Kopiere die gesammte STRUCTs auf einmal, ohne Schleifen.
Ich kann mir nicht vorstellen dass es zu 100 ms Zykluszeiten kommt.


----------



## JesperMP (31 Mai 2021)

Max-Grösse von ein nicht-optimierten DB ist 64 kB.
Max-Grösse von ein optimierten DB ist 2 MB. 

Probier mal ein Proof-of-concept test-Programm. Dann weis du schnell ob das geht oder nicht.


----------



## shaggy0815 (31 Mai 2021)

Hallo Jasper,

genau das hab ich heute gemacht. Und es war in der Tat kein Problem.

Mir war nicht bewusst dass die DBs bei TIA so gross sein können.

Hab meine Datenverwaltung ein bisschen auf mehr Arrays optimiert, damit ich da noch besser indexieren kann. Da geht mit gewohnter Datenhaltung aus Klassik echt nix mehr…

Ich hab sonst immer ganz gerne sprechende Bezeichnungen in der Datenhaltung gehabt als nur Array Nummerierung.

Evtl. muss ich das noch mal Grundlegend anders aufbauen damit die Lesbarkeit nicht flöten geht…


----------



## hucki (31 Mai 2021)

shaggy0815 schrieb:


> ...Ich hab sonst immer ganz gerne sprechende Bezeichnungen in der Datenhaltung gehabt als nur Array Nummerierung.
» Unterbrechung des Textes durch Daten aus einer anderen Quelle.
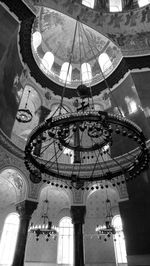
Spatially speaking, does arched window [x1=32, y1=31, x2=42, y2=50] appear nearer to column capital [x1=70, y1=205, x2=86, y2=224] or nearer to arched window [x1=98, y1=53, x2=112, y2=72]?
arched window [x1=98, y1=53, x2=112, y2=72]

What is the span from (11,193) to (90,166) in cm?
529

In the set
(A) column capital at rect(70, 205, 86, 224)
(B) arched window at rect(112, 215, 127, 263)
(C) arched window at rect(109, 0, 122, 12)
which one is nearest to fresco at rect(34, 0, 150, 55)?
(C) arched window at rect(109, 0, 122, 12)

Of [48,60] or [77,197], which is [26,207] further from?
[48,60]

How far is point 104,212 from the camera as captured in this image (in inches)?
532

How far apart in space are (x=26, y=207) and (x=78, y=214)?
2496 mm

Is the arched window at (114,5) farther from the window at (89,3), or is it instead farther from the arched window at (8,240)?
the arched window at (8,240)

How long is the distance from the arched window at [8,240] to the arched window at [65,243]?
273cm

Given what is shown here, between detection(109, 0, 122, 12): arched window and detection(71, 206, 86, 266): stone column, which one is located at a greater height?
detection(109, 0, 122, 12): arched window

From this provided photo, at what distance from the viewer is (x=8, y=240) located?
12.2 metres

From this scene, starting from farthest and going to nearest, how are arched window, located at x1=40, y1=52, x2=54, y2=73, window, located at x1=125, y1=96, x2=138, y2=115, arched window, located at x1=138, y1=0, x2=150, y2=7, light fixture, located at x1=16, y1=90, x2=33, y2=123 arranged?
arched window, located at x1=40, y1=52, x2=54, y2=73 < arched window, located at x1=138, y1=0, x2=150, y2=7 < window, located at x1=125, y1=96, x2=138, y2=115 < light fixture, located at x1=16, y1=90, x2=33, y2=123

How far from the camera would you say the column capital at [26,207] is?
9.48m

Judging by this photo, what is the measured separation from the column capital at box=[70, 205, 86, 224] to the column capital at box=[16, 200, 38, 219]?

Da helfen dann Konstanten, um den Zahlen Namen zu geben...


----------



## shaggy0815 (31 Mai 2021)

Absolut, allerdings nur um die Arrays zu dimensionieren. Zumindest hab ich das bis jetzt rausgefunden...

Ich hab für den Bereich Montagelinie sehr oft ein Schema, dass ich in einem DB ganz viele Stationen mit unterschiedlichen
Operationen pro Station abbilden muss. Dann hab ich es eigentlich immer ganz gerne auch genau so im DB abgebildet.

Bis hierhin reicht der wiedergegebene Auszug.